--- START ---

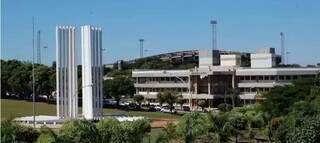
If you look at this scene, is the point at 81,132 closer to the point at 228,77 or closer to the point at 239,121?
the point at 239,121

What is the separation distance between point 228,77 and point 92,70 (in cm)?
4153

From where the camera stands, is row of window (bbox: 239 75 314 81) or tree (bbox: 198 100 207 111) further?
tree (bbox: 198 100 207 111)

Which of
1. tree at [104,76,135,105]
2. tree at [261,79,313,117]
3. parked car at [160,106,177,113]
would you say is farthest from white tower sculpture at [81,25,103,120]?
tree at [104,76,135,105]

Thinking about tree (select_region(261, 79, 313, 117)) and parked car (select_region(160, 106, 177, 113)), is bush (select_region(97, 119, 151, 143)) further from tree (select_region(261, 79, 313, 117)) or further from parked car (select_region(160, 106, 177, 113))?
parked car (select_region(160, 106, 177, 113))

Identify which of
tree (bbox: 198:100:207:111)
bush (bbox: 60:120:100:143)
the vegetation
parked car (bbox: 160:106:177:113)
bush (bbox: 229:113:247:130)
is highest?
the vegetation

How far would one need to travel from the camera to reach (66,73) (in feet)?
209

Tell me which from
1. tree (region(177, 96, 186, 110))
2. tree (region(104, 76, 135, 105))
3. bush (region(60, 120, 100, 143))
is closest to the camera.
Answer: bush (region(60, 120, 100, 143))

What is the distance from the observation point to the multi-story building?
320 ft

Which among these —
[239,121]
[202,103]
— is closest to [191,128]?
[239,121]

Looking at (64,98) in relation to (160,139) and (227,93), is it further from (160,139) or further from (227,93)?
(227,93)

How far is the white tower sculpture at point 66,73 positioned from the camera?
206ft

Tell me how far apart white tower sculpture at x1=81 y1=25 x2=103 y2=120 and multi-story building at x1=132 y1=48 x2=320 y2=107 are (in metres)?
35.7

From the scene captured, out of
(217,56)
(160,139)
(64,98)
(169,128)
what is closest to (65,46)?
(64,98)

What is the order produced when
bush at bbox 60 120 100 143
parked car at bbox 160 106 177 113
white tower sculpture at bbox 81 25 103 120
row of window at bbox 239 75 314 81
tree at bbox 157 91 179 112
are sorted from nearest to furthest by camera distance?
bush at bbox 60 120 100 143, white tower sculpture at bbox 81 25 103 120, parked car at bbox 160 106 177 113, tree at bbox 157 91 179 112, row of window at bbox 239 75 314 81
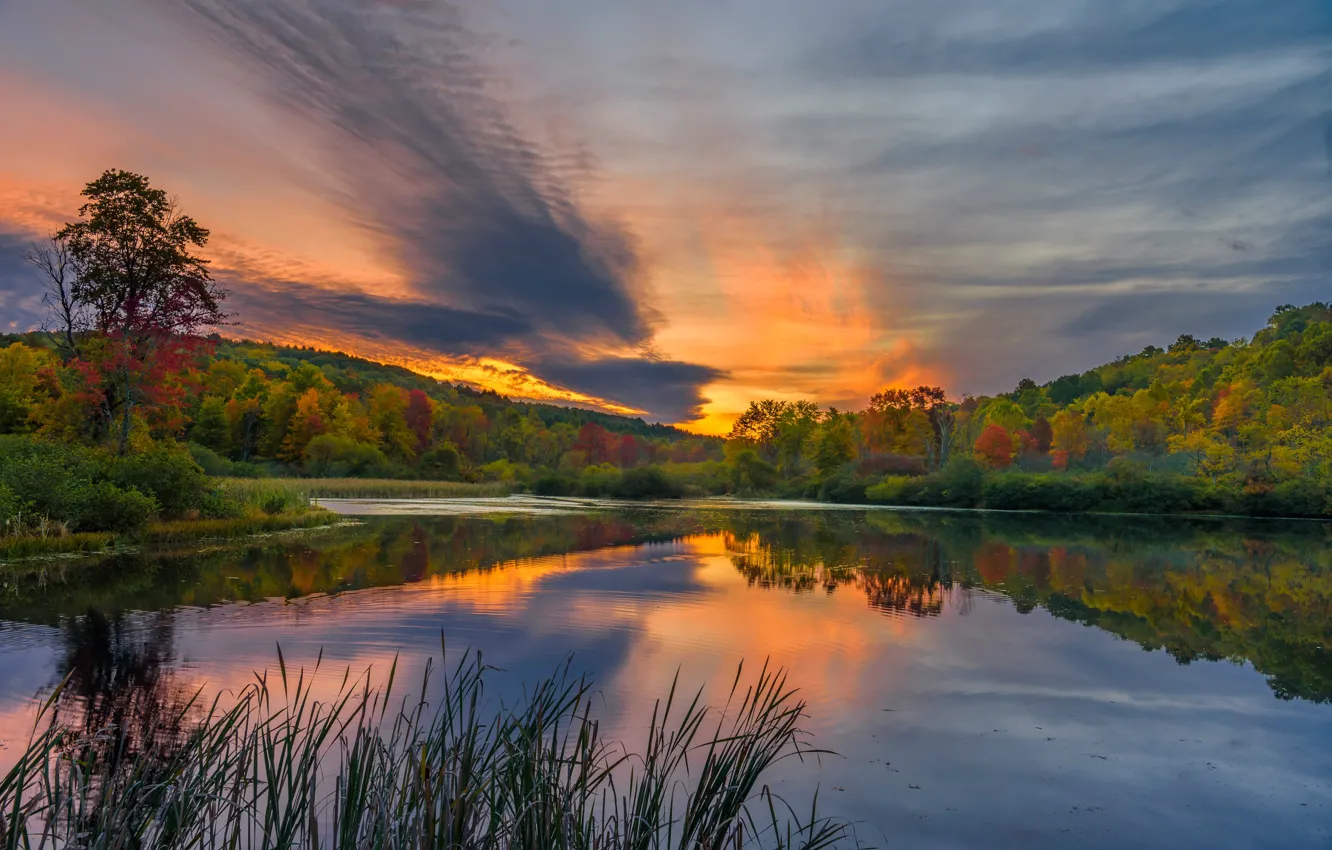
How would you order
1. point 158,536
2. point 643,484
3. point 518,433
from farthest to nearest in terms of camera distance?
point 518,433 → point 643,484 → point 158,536

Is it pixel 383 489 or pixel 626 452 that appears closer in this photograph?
pixel 383 489

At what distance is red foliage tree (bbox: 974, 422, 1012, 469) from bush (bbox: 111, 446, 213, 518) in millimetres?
66670

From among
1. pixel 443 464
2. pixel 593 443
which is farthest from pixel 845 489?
pixel 593 443

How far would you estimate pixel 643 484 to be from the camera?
61719 millimetres

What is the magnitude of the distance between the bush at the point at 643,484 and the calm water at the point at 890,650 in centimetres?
3998

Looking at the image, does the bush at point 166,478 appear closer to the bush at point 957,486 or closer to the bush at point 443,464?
the bush at point 957,486

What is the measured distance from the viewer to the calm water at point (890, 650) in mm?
5930

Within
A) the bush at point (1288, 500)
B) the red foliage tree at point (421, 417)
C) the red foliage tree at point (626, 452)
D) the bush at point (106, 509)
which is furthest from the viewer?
the red foliage tree at point (626, 452)

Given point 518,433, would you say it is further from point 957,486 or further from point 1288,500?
point 1288,500

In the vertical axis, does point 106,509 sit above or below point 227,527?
above

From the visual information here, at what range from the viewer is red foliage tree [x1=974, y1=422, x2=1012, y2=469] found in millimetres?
73812

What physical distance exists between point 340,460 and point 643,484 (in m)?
25.6

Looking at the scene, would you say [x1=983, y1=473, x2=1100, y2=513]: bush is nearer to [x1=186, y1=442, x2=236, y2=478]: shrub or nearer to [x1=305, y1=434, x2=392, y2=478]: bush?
[x1=186, y1=442, x2=236, y2=478]: shrub

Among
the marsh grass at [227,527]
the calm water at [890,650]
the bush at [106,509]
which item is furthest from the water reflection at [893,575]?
the bush at [106,509]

--- END ---

**What to produce:** Leave out the pictures and copy everything else in the records word for word.

**Output for this exercise:**
If you look at this scene, is the point at 81,132 closer to the point at 228,77 or closer to the point at 239,121?
the point at 239,121

What is the separation distance between point 228,77 and point 92,70 (in cm)?
4153

From where the camera stands, is row of window (bbox: 239 75 314 81) or tree (bbox: 198 100 207 111) further?
tree (bbox: 198 100 207 111)

Which of
1. tree at [104,76,135,105]
2. tree at [261,79,313,117]
3. parked car at [160,106,177,113]
would you say is farthest from white tower sculpture at [81,25,103,120]?
tree at [104,76,135,105]

Thinking about tree (select_region(261, 79, 313, 117)) and parked car (select_region(160, 106, 177, 113)), is bush (select_region(97, 119, 151, 143)) further from tree (select_region(261, 79, 313, 117)) or further from parked car (select_region(160, 106, 177, 113))?
parked car (select_region(160, 106, 177, 113))

Identify which of
tree (bbox: 198:100:207:111)
bush (bbox: 60:120:100:143)
the vegetation
parked car (bbox: 160:106:177:113)
bush (bbox: 229:113:247:130)
is highest?
the vegetation

How far would one need to travel from the camera to reach (66,73) (in feet)?
209

Tell me which from
1. tree (region(177, 96, 186, 110))
2. tree (region(104, 76, 135, 105))
3. bush (region(60, 120, 100, 143))
is closest to the camera.
Answer: bush (region(60, 120, 100, 143))

What is the distance from the observation point to the multi-story building?
320 ft

Which among these —
[239,121]
[202,103]
— is closest to [191,128]?
[239,121]

Looking at (64,98) in relation to (160,139) and (227,93), is it further from (160,139) or further from (227,93)?
(227,93)

How far is the white tower sculpture at point 66,73 positioned from the camera?
206ft

Tell me how far apart white tower sculpture at x1=81 y1=25 x2=103 y2=120 and multi-story building at x1=132 y1=48 x2=320 y2=107 are (in metres)?
35.7

From the scene captured, out of
(217,56)
(160,139)
(64,98)
(169,128)
what is closest to (65,46)?
(64,98)

What is the order produced when
bush at bbox 60 120 100 143
parked car at bbox 160 106 177 113
white tower sculpture at bbox 81 25 103 120
row of window at bbox 239 75 314 81
tree at bbox 157 91 179 112
are sorted from nearest to furthest by camera distance?
bush at bbox 60 120 100 143, white tower sculpture at bbox 81 25 103 120, parked car at bbox 160 106 177 113, tree at bbox 157 91 179 112, row of window at bbox 239 75 314 81
How would you order
1. point 158,536
2. point 643,484
3. point 518,433
from farthest to nearest in terms of camera distance?
point 518,433 → point 643,484 → point 158,536

Is it pixel 383 489 or pixel 626 452 that appears closer in this photograph?
pixel 383 489

At what distance is red foliage tree (bbox: 974, 422, 1012, 469) from bush (bbox: 111, 446, 213, 518) in millimetres?
66670

From among
1. pixel 443 464
2. pixel 593 443
which is farthest from pixel 845 489?
pixel 593 443

How far would you estimate pixel 643 484 to be from the camera?
61719 millimetres

What is the magnitude of the distance between the bush at the point at 643,484 and the calm water at the point at 890,650 in centimetres?
3998

Looking at the image, does the bush at point 166,478 appear closer to the bush at point 957,486 or closer to the bush at point 443,464?
the bush at point 957,486

What is the measured distance from the viewer to the calm water at point (890, 650) in mm?
5930

Within
A) the bush at point (1288, 500)
B) the red foliage tree at point (421, 417)
C) the red foliage tree at point (626, 452)
D) the bush at point (106, 509)
which is furthest from the viewer?
the red foliage tree at point (626, 452)

Given point 518,433, would you say it is further from point 957,486 or further from point 1288,500?
point 1288,500

In the vertical axis, does point 106,509 sit above or below point 227,527?
above

From the visual information here, at what range from the viewer is red foliage tree [x1=974, y1=422, x2=1012, y2=469] found in millimetres?
73812

What physical distance exists between point 340,460 and point 643,484 (in m)?
25.6

Looking at the scene, would you say [x1=983, y1=473, x2=1100, y2=513]: bush is nearer to [x1=186, y1=442, x2=236, y2=478]: shrub or nearer to [x1=305, y1=434, x2=392, y2=478]: bush?
[x1=186, y1=442, x2=236, y2=478]: shrub

Among
the marsh grass at [227,527]
the calm water at [890,650]
the bush at [106,509]
which item is furthest from the water reflection at [893,575]?
the bush at [106,509]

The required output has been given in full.